SPOT bus budget deficit could mean cuts to service
JACK FREEMAN | Hagadone News Network | UPDATED 4 months, 1 week AGO
This story has been updated to further clarify the amount that SPOT received from the CARES act.
SANDPOINT — The Selkirks-Pend Oreille Transit Authority is facing a $45,000 budget deficiency from the city of Sandpoint, which may severely decrease its hours and rides in the city.
SPOT Bus’s Executive Director Donna Griffin said that the organization had previously been funded by $1.2 million from the $2.2 trillion Coronavirus Aid, Relief and Economic Security Act and other federal grants. The money from the CARES act has since run dry, and so SPOT is looking to the cities it operates in to provide the match funds needed to continue its service.
“Any of our Bonner County and Boundary County operations are totally grant funded,” Griffin said. “When it comes to grant funding, though all those sources require some measure of match. It equals about a 35% match required, so for every $18,000-$20,000 of federal funding we need $10,000 of local funding.”
Due to the loss of CARES funds, SPOT is asking Sandpoint for a significant budget increase, from $95,000 in 2025 to asking for $150,000 in 2026. Currently, Sandpoint Mayor Jeremy Grimm has budgeted a 10% increase, to $105,000, but that still leaves the city as the only one in the region that has not budgeted SPOT’s full amount.
If Sandpoint does not provide the needed match funds, Griffin said that service to and within Sandpoint will be reduced by about one-third.
“That fixed route service right now runs 12 hours a day, seven days a week,” Griffin said. “The Sandpoint piece of it could look like a 10 a.m. to 3 p.m. operation, six days a week and no Sundays.”
The organization is still trying to work through the problems that a reduced Sandpoint service would bring, Griffin said. She said that the condensed service would hurt the riders of SPOT more than the organization.
“We will not know what our restrictions will be until we get our budget,” Griffin said. “It becomes from a service perspective, a real ripple effect... it’s going to prove [difficult] to provide that service that Ponderay, Kootenai and Dover are paying for and then Sandpoint.”
SPOT is searching for new revenue sources, but Griffin said the organization isn’t looking to charge fares on rides yet. The organization did explore the option but found numerous problems with the implementation.
“For driver’s safety, we are pretty confident that cash is off the table. We are not going to have any buses carrying cash around,” Griffin said. “Whenever we pull in fares... it cannot be used for match, it has to be used off the top and then the grant funding kicks in.”
The organization is moving forward with bus advertisements in a test phase to a new source of revenue. Griffin said the organization expects around $36,000 in revenue from the advertisements next year, that can be used as match funds.
There does appear to be strong support for SPOT on the city council, spearheaded by Councilman Justin Dick. A member of the SPOT board of trustees, Dick said he feels SPOT provides a crucial service to the area at the June 25 council meeting.
“We are doing everything we possibly can to figure out how we keep this thing moving so we don’t lose our community partners,” Dick said of SPOT. “If one is dragging it can be an anchor around the neck or if the big one goes down, it might take down the rest of them very quickly.”

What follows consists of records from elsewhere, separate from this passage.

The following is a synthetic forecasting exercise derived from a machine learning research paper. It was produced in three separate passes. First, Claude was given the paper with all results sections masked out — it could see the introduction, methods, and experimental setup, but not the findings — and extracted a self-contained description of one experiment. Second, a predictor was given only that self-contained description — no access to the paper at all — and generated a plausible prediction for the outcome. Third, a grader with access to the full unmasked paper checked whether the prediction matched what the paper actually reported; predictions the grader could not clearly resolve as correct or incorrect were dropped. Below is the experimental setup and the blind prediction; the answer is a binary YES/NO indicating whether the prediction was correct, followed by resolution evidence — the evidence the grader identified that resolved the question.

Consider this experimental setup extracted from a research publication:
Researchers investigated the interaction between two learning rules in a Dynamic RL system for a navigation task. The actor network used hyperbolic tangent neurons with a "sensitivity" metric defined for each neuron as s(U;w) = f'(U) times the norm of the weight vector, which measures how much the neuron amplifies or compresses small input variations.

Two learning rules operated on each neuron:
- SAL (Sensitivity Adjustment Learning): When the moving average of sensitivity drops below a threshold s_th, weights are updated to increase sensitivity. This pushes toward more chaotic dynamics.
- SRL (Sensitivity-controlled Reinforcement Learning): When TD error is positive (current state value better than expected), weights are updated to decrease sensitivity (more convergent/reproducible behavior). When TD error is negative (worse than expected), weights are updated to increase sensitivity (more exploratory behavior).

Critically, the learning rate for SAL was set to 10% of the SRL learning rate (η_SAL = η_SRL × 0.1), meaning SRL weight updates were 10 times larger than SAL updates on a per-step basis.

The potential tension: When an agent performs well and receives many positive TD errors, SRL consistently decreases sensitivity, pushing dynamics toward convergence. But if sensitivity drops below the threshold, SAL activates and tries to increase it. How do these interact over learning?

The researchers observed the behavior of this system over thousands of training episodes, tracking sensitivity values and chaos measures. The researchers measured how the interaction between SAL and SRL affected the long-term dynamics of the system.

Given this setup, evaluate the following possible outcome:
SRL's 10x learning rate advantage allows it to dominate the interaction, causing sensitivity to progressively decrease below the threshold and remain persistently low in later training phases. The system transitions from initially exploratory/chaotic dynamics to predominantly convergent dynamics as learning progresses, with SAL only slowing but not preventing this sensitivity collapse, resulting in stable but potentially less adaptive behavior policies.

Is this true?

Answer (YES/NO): NO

Grimm said in an email to the Daily Bee that he expects “healthy discussion” from the council about SPOT’s funding and that the 10% increase he has already provided falls in line with last year’s amount.
“I’m confident that we can strike the right balance,” Grimm said in the email. “SPOT is an important and valuable service that the cities provide. Like every organization, they as the city are working hard to maintain service in light of frozen or shrinking revenues.”
Sandpoint’s City Council is set to host a public hearing on the fiscal year 2026 budget Wednesday, Aug. 20, at 5:30 p.m. at City Hall.